Provided material
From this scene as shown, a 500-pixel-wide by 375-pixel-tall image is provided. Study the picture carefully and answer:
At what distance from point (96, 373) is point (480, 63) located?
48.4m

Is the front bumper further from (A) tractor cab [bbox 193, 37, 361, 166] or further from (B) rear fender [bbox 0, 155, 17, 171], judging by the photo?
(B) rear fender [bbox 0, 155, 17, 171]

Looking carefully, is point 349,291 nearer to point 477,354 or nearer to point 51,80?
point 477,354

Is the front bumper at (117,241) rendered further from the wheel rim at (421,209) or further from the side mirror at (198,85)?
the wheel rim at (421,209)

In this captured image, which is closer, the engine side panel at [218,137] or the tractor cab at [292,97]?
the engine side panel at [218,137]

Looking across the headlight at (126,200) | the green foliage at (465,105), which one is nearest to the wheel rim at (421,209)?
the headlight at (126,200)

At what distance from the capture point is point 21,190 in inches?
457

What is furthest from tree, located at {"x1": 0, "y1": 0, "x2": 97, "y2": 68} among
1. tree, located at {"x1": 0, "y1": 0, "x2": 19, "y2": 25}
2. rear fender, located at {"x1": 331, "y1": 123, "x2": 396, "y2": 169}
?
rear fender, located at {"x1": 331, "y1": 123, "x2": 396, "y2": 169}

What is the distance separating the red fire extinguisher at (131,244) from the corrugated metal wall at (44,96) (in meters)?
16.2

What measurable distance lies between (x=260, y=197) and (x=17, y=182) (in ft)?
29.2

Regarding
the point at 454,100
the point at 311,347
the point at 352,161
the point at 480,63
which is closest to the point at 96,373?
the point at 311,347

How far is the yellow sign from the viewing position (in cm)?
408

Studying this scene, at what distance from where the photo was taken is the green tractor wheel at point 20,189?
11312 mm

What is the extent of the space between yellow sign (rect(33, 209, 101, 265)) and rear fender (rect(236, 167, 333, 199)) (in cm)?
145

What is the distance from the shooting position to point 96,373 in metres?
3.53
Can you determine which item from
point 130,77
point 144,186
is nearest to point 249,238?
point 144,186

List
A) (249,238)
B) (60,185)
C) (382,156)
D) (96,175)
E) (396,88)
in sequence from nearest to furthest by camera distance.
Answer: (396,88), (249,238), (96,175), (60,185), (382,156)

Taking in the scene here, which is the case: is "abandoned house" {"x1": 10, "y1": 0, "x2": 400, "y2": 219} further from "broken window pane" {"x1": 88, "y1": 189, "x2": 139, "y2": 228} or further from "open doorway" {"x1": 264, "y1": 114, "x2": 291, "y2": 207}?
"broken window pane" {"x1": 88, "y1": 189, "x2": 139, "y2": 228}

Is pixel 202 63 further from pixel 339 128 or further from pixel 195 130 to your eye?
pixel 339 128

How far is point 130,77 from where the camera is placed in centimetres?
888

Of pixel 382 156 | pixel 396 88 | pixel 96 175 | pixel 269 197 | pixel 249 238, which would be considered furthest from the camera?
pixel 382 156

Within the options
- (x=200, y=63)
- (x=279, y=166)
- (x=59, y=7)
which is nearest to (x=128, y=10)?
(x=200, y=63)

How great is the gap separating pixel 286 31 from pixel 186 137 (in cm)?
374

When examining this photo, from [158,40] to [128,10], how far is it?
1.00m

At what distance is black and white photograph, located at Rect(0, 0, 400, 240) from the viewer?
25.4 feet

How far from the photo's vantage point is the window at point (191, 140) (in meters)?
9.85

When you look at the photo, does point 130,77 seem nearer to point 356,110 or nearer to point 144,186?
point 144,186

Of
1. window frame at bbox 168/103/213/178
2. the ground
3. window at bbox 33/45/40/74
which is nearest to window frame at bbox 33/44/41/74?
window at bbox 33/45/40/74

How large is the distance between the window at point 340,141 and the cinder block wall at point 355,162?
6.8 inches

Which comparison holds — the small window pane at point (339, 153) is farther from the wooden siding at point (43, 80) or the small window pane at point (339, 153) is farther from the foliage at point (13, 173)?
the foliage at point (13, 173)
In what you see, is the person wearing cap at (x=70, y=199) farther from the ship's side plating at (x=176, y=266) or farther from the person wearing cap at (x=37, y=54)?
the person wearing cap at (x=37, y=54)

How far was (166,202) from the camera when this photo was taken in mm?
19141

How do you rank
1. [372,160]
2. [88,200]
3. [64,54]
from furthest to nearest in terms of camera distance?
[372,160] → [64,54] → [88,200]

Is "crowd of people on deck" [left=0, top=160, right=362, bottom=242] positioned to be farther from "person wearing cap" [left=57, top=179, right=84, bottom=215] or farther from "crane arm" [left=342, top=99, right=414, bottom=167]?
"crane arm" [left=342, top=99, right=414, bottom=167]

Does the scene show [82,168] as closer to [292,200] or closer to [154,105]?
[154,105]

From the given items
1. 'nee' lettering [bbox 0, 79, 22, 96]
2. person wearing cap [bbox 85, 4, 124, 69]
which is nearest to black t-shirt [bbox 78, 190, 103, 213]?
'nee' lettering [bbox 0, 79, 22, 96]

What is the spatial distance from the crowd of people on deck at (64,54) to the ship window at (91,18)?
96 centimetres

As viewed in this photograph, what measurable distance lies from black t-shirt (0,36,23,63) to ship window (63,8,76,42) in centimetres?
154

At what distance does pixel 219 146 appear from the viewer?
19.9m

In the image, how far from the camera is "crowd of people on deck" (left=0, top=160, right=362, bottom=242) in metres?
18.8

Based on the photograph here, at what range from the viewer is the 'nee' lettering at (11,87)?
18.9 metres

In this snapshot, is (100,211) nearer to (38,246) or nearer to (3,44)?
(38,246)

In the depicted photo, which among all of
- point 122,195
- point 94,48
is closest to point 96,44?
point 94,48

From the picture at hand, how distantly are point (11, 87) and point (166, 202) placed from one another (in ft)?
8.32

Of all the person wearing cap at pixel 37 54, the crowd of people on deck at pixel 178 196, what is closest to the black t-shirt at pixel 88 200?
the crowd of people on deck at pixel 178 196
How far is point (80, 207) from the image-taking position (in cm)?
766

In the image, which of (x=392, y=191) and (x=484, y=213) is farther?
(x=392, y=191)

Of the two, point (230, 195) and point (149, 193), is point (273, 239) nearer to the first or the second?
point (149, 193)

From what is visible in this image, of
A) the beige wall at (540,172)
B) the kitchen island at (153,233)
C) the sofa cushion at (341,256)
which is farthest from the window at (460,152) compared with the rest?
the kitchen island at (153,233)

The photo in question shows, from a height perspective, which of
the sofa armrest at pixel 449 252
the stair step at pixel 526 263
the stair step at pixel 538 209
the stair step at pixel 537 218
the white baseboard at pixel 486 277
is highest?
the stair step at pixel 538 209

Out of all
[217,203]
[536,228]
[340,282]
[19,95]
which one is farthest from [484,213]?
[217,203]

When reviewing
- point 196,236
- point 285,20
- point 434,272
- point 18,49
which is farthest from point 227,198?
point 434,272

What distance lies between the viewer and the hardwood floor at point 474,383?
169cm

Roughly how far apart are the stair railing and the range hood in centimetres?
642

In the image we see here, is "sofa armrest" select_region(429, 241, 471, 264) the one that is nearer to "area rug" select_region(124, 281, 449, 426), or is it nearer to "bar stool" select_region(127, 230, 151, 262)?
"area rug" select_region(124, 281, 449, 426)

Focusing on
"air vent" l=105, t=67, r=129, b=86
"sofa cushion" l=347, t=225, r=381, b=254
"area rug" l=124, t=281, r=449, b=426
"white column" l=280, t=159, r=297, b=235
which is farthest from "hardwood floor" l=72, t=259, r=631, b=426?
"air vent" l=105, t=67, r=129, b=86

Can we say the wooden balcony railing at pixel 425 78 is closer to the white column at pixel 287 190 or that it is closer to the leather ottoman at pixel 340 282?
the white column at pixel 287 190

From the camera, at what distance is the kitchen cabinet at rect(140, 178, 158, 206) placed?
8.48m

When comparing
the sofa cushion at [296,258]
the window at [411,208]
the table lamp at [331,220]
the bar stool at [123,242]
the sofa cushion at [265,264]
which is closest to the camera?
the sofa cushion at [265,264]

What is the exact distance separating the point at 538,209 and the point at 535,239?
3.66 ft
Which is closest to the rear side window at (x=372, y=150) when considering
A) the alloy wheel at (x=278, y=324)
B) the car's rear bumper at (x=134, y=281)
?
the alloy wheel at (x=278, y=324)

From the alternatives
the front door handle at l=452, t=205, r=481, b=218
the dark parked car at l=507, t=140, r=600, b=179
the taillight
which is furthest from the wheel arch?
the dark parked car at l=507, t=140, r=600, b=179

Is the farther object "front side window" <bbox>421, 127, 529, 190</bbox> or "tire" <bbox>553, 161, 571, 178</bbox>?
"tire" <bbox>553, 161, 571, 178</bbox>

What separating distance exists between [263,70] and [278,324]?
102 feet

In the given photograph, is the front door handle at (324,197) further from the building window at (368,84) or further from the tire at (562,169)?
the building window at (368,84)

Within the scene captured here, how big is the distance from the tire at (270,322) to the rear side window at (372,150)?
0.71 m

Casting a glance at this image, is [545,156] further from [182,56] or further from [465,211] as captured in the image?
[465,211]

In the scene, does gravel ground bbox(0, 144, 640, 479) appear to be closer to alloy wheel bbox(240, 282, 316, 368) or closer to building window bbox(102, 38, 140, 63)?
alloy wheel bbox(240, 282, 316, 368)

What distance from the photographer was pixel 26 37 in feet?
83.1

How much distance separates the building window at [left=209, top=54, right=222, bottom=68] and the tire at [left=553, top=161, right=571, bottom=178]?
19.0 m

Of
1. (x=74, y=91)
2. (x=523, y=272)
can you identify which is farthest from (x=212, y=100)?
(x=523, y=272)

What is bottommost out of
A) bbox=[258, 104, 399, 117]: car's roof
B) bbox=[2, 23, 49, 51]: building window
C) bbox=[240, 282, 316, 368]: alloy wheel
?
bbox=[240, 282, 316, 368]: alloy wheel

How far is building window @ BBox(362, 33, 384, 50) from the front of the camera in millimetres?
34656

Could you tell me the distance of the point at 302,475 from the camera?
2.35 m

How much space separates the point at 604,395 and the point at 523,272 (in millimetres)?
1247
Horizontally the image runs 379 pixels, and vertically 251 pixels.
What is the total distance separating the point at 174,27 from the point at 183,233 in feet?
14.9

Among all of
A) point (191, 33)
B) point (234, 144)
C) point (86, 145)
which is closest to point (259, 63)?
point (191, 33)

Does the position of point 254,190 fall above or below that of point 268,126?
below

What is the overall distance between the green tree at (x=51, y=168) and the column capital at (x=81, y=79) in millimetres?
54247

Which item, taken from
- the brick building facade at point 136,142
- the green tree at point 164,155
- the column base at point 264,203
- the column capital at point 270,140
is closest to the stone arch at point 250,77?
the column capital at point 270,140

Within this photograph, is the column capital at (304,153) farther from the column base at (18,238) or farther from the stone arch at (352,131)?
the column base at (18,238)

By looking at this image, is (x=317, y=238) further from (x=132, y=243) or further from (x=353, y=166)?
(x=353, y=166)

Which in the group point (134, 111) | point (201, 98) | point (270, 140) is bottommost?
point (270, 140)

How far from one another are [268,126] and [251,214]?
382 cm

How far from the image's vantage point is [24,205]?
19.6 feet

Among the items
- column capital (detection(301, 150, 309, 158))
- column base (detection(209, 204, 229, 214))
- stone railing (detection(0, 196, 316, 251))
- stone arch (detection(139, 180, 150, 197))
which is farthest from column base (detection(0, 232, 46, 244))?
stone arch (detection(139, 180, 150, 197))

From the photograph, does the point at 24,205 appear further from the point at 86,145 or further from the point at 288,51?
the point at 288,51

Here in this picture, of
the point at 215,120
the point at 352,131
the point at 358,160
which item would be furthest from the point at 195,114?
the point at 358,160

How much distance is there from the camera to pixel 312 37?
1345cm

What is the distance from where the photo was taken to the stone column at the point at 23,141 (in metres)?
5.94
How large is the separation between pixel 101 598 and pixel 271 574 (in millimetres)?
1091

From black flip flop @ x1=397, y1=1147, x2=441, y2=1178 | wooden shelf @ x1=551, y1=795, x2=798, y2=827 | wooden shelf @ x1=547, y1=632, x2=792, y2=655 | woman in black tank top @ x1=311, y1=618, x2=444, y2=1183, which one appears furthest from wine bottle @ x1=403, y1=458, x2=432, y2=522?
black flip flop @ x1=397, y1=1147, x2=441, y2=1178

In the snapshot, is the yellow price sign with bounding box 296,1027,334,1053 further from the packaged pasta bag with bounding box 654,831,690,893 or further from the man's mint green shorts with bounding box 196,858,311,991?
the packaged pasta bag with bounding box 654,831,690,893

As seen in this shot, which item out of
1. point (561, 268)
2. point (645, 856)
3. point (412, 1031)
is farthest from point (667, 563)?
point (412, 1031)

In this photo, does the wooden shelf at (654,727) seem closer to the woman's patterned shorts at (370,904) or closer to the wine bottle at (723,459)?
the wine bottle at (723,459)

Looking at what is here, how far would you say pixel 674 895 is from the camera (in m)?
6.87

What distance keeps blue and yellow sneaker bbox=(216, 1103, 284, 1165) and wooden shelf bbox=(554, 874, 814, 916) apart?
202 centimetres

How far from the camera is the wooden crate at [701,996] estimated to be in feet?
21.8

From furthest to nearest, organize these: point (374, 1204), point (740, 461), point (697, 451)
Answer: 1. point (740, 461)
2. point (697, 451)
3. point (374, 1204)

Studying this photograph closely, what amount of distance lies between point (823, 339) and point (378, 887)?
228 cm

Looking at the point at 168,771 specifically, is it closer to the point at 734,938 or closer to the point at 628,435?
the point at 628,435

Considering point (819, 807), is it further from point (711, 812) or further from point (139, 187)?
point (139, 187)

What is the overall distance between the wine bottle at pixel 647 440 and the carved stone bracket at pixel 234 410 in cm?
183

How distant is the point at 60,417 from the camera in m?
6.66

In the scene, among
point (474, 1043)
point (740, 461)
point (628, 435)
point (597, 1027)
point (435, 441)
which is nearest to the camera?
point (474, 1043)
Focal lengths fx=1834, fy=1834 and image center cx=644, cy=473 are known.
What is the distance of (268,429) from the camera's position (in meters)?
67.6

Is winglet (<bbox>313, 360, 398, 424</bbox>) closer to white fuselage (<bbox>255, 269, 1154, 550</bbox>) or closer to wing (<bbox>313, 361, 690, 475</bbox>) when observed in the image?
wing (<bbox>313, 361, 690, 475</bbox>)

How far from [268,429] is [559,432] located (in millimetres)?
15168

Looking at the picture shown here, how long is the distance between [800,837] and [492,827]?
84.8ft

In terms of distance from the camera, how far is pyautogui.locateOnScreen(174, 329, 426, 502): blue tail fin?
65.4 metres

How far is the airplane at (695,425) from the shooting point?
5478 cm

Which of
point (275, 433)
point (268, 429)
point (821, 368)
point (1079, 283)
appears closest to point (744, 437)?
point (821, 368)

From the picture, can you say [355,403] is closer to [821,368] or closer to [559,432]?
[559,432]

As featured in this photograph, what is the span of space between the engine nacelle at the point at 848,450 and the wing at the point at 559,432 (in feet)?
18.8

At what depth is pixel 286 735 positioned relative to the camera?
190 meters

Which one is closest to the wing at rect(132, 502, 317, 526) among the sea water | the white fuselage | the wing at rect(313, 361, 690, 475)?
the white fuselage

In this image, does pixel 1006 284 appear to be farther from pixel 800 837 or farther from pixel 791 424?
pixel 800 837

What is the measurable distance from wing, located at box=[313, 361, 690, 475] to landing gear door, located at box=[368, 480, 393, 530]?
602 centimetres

Exercise goal
Return the line that contains "As featured in" and all lines after it, verbatim, and nothing else.

Exercise response
As featured in this photograph, what is the span of space between the engine nacelle at the point at 848,450 and the wing at the point at 559,432 (in feet)?
18.8

At what depth is pixel 286 735 positioned relative to the camera?
190 meters

Which one is closest to the wing at rect(132, 502, 317, 526) among the sea water | the white fuselage | the wing at rect(313, 361, 690, 475)?
the white fuselage

In this image, does pixel 1006 284 appear to be farther from pixel 800 837 or farther from pixel 791 424?
pixel 800 837

What is the measurable distance from wing, located at box=[313, 361, 690, 475] to landing gear door, located at box=[368, 480, 393, 530]?
602 centimetres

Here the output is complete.